Decide whether each statement below agrees with the forum thread comparing Deco Studio and Embroidery Studio, answering yes or no and quoting the deciding words from the thread. 1. The first poster says he has been following the forums for a while. 2. The first poster says the price difference between the two programs is unclear to him. 3. The first poster hopes to do most of his own digitizing.
---------- Text shown
# Deco Studio vs Embroidery Studio



## klopping (Aug 24, 2009)

I am obviously new to the forums, although I have been following them for a while. I have found a ton of valuable information, and it is appreciated. I am looking at getting into embroidery and was wondering what the key differences are between Wilcom/Corel's Deco Studio and Wilcom's Embroidery Studio? Price is obvious, but being new to embroidery, I was wondering if I should just jump into Embroidery Studio. My hope is that I can gain the experience to do most of my own digitizing, but I don't want to sink the savings into software if it is not necessary. Thanks, in advance, for you guidance. Bill


----------



## Earl Smith (Sep 30, 2008)

Hi Bill.
--------------------
---------- Dataset
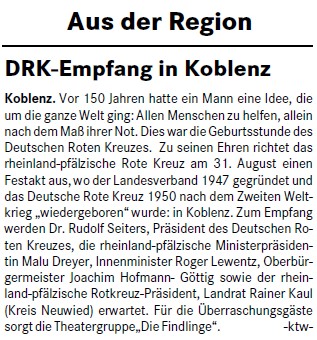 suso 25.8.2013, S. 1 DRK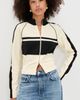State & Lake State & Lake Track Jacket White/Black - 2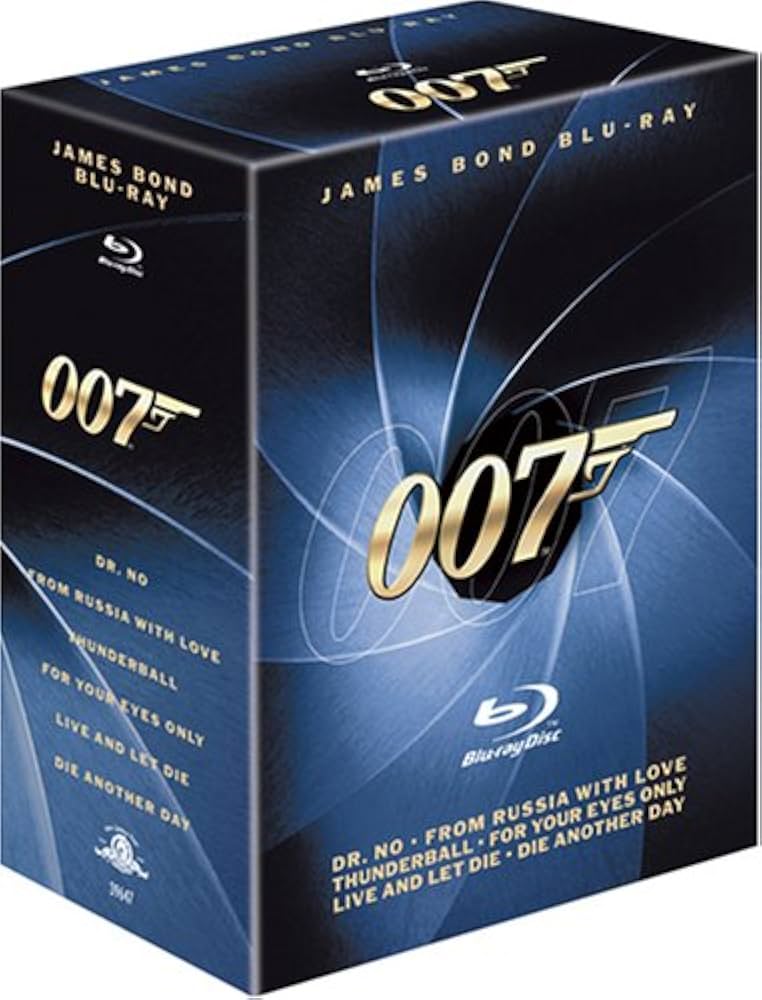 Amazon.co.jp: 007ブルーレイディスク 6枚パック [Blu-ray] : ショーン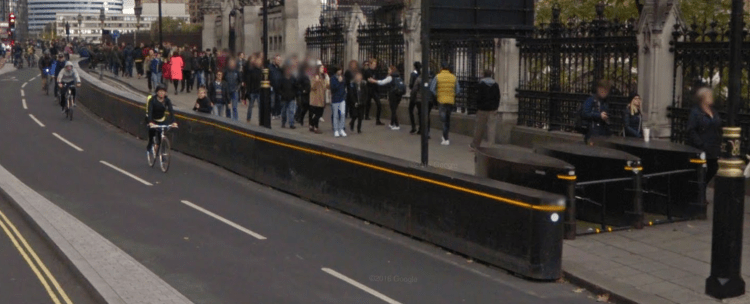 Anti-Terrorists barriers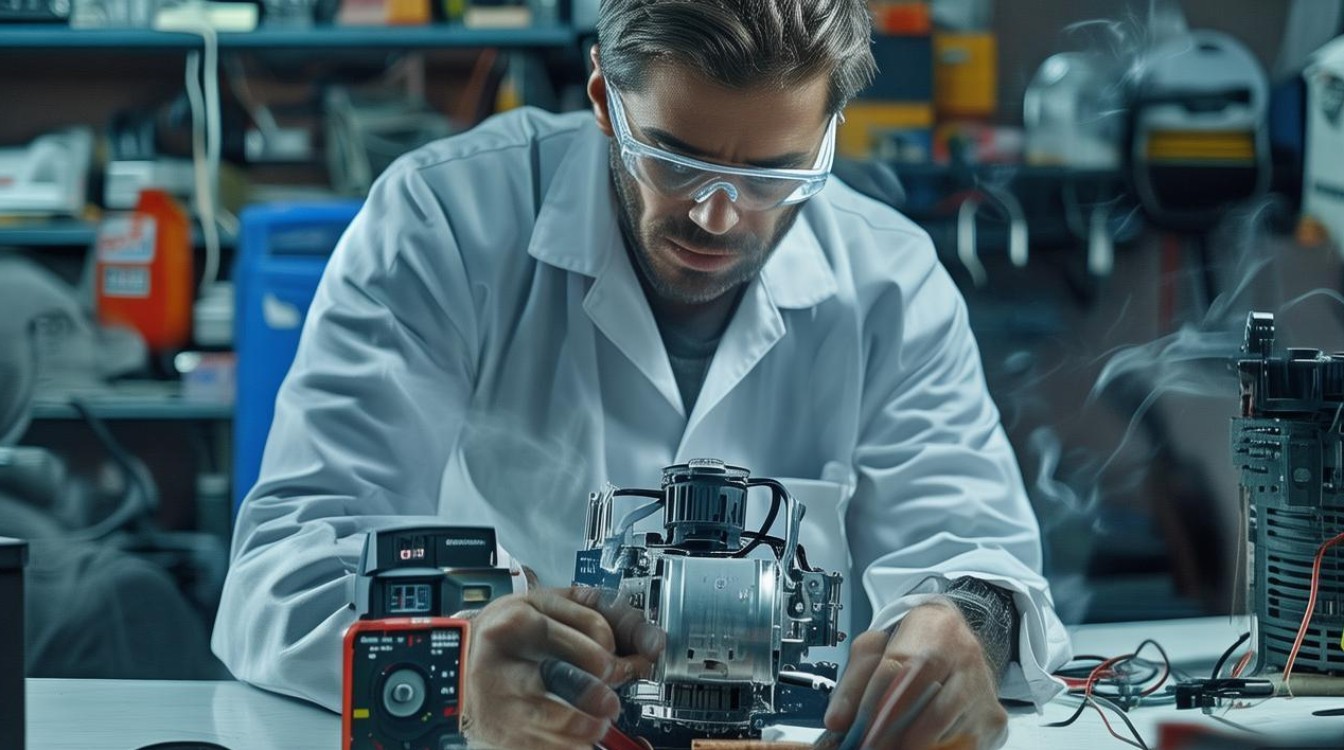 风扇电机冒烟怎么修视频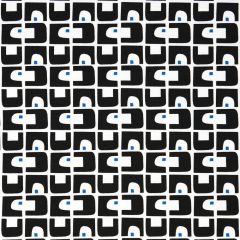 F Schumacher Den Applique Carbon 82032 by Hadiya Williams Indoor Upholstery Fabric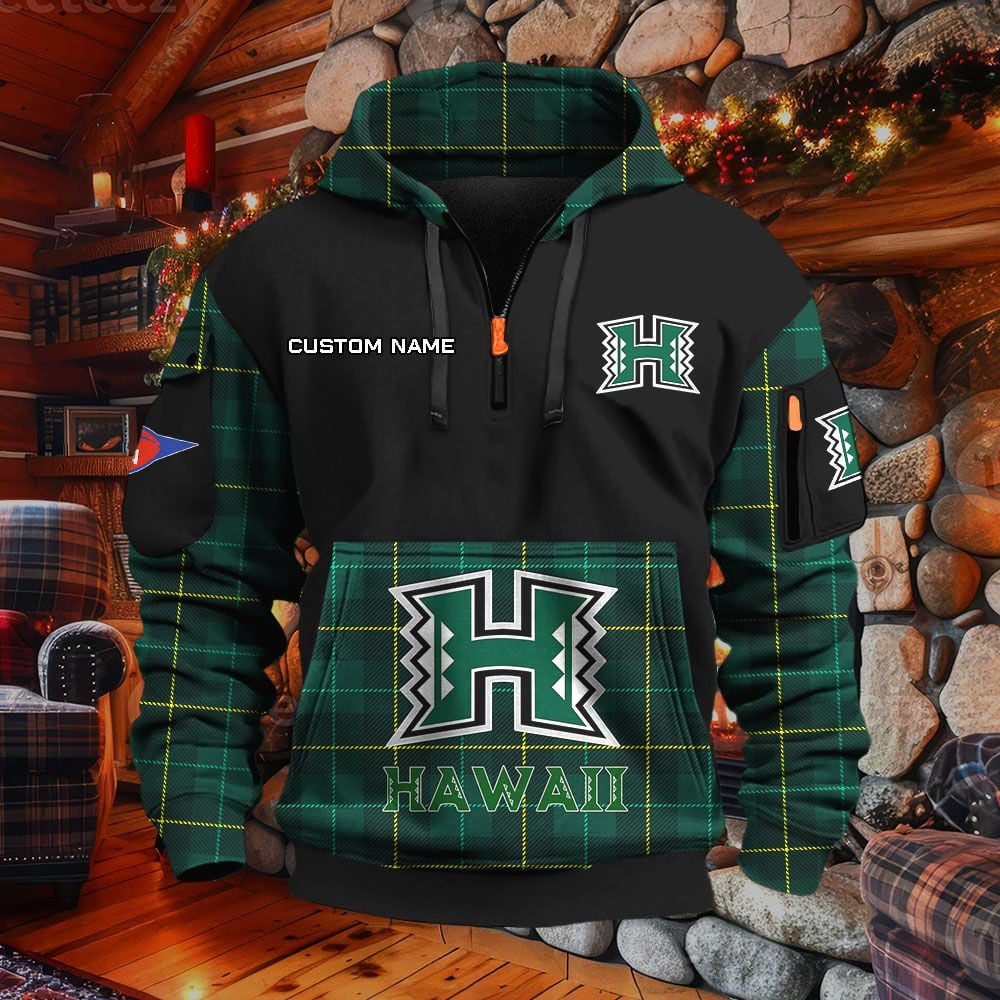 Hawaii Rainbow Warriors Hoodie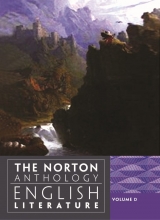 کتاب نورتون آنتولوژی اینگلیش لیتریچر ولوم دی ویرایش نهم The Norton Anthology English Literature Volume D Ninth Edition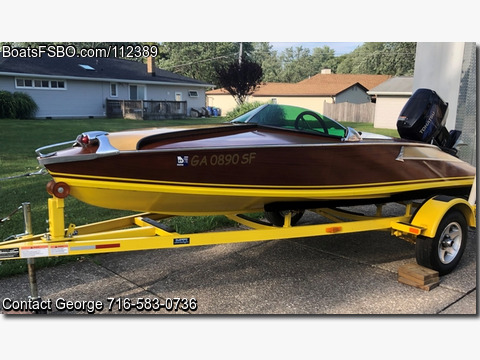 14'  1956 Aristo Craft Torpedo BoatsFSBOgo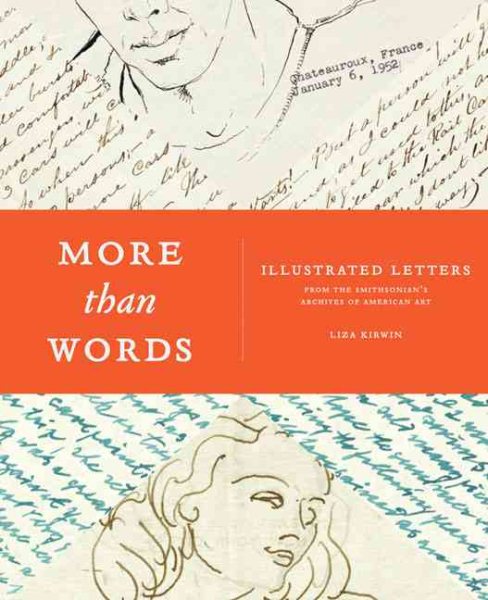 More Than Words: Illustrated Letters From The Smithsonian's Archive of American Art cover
--------------------
■ **Problem solution**:
1. Yes: "I am obviously new to the forums, although I have been following them for a while."
2. No: "Price is obvious"
3. Yes: "My hope is that I can gain the experience to do most of my own digitizing"